● **MATERIAL TO PROCESS**

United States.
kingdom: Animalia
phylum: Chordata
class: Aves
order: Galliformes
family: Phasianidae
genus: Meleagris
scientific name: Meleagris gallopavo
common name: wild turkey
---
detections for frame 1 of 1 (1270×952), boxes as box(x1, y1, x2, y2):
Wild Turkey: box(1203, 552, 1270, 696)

● **WORK INSTRUCTIONS**
Please give the material above once more, unchanged.

● **OUTPUT FOR THIS EXERCISE**
United States.
kingdom: Animalia
phylum: Chordata
class: Aves
order: Galliformes
family: Phasianidae
genus: Meleagris
scientific name: Meleagris gallopavo
common name: wild turkey
---
detections for frame 1 of 1 (1270×952), boxes as box(x1, y1, x2, y2):
Wild Turkey: box(1203, 552, 1270, 696)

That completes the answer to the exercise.